Challa Suresh, Ganji Jhansi L, Raizada Amol, Najib Mohammad Q, Panse Prasad M, Chaliki Hari P
Division of Cardiovascular Diseases, Department of Radiology, Mayo Clinic, Scottsdale, AZ 85259, USA.
Eur J Echocardiogr. 2011 Oct;12(10):E39. doi: 10.1093/ejechocard/jer151. Epub 2011 Sep 1.
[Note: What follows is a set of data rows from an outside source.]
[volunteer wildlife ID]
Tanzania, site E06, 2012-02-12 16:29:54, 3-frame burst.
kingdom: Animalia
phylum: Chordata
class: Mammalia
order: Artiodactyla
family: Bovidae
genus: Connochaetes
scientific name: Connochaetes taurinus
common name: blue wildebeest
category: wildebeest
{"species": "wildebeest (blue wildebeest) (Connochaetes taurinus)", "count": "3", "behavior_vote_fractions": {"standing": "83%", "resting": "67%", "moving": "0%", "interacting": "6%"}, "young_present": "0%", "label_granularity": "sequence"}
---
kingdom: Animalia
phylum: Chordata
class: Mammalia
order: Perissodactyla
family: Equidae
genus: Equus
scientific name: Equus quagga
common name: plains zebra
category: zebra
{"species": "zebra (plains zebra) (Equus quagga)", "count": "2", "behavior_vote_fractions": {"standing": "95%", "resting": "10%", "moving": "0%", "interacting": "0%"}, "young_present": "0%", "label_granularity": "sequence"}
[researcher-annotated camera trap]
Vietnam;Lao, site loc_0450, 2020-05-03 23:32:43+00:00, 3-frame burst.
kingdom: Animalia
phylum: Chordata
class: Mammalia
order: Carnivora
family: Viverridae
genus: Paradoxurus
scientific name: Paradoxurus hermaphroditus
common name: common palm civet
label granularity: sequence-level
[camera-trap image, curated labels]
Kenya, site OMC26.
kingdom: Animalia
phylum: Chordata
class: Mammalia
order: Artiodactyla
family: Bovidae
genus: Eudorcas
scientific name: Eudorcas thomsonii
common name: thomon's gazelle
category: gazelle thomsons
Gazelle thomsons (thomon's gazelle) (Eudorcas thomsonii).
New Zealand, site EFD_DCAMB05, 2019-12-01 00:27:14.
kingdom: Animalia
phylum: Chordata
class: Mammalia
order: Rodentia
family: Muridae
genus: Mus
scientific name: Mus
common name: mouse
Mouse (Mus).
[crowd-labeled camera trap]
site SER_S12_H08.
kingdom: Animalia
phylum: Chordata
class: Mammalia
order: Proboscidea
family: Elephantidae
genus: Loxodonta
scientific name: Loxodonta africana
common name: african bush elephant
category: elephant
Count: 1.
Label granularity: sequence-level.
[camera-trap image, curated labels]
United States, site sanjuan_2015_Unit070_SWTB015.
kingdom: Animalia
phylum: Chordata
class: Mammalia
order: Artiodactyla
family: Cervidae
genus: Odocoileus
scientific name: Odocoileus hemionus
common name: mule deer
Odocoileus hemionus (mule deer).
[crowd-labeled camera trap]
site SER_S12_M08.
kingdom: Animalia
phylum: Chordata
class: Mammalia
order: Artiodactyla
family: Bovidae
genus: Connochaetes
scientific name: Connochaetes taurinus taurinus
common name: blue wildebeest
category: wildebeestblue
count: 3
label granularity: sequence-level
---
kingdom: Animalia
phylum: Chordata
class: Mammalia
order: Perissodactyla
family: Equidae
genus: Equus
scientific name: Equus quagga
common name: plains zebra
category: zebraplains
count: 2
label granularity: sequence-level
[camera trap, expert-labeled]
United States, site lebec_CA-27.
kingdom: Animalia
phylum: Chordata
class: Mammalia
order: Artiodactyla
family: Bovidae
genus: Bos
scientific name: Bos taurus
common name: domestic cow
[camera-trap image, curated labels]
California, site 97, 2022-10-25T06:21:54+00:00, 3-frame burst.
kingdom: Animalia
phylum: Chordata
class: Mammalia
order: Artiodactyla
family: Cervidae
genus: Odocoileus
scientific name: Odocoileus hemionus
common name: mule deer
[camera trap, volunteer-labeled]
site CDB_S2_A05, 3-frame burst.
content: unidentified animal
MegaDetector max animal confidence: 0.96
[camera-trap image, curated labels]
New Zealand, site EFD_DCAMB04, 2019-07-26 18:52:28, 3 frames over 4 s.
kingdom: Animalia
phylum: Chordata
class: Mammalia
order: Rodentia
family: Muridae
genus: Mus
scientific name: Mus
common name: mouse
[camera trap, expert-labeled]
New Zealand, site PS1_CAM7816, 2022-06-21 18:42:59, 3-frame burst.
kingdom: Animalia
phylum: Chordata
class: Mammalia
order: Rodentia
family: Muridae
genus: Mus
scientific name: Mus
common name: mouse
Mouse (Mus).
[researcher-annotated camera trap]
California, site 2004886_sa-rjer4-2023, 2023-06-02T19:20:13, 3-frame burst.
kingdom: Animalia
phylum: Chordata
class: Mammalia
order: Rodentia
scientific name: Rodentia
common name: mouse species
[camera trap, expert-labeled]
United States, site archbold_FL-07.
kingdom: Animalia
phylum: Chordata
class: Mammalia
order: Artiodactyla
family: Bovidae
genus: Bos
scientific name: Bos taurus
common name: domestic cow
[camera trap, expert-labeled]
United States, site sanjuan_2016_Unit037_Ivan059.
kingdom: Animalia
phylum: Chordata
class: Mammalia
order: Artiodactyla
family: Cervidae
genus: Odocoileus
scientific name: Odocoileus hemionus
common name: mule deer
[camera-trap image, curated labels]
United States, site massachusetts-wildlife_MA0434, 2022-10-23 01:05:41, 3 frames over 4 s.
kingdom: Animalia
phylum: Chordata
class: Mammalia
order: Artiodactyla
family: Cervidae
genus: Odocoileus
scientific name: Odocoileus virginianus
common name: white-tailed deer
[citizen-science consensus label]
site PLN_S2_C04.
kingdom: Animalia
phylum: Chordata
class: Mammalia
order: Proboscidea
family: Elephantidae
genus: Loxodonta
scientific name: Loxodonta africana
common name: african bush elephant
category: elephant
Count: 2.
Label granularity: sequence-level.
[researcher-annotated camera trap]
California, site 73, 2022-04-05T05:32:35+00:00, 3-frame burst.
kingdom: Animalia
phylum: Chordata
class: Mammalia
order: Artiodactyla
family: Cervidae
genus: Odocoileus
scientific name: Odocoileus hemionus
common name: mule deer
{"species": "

Takotsubo cardiomyopathy is an acute cardiac syndrome characterized by transient regional wall motion abnormalities of the left ventricular apex or midventricle. Patients often present with chest pain or dyspnoea, ST-segment elevation, and minor elevations of cardiac enzyme levels. Takotsubo cardiomyopathy has been associated with severe emotional or physical stress such as severe burns, spinal cord injury, subarachnoid haemorrhage, and multiple traumas. We report a case of takotsubo cardiomyopathy in a 79-year-old woman with pulmonary embolism. Although pulmonary embolism has been listed as a potential cause of takotsubo cardiomyopathy, this is the first case reported with this association.
应激性心肌病是一种急性心脏综合征,其特征为左心室心尖部或心室中部短暂的节段性室壁运动异常。患者常表现为胸痛或呼吸困难、ST段抬高以及心肌酶水平轻度升高。应激性心肌病与严重的情绪或身体应激有关,如严重烧伤、脊髓损伤、蛛网膜下腔出血和多发伤。我们报告一例79岁患有肺栓塞的女性应激性心肌病病例。尽管肺栓塞已被列为应激性心肌病的潜在病因,但这是首例报道的二者相关病例。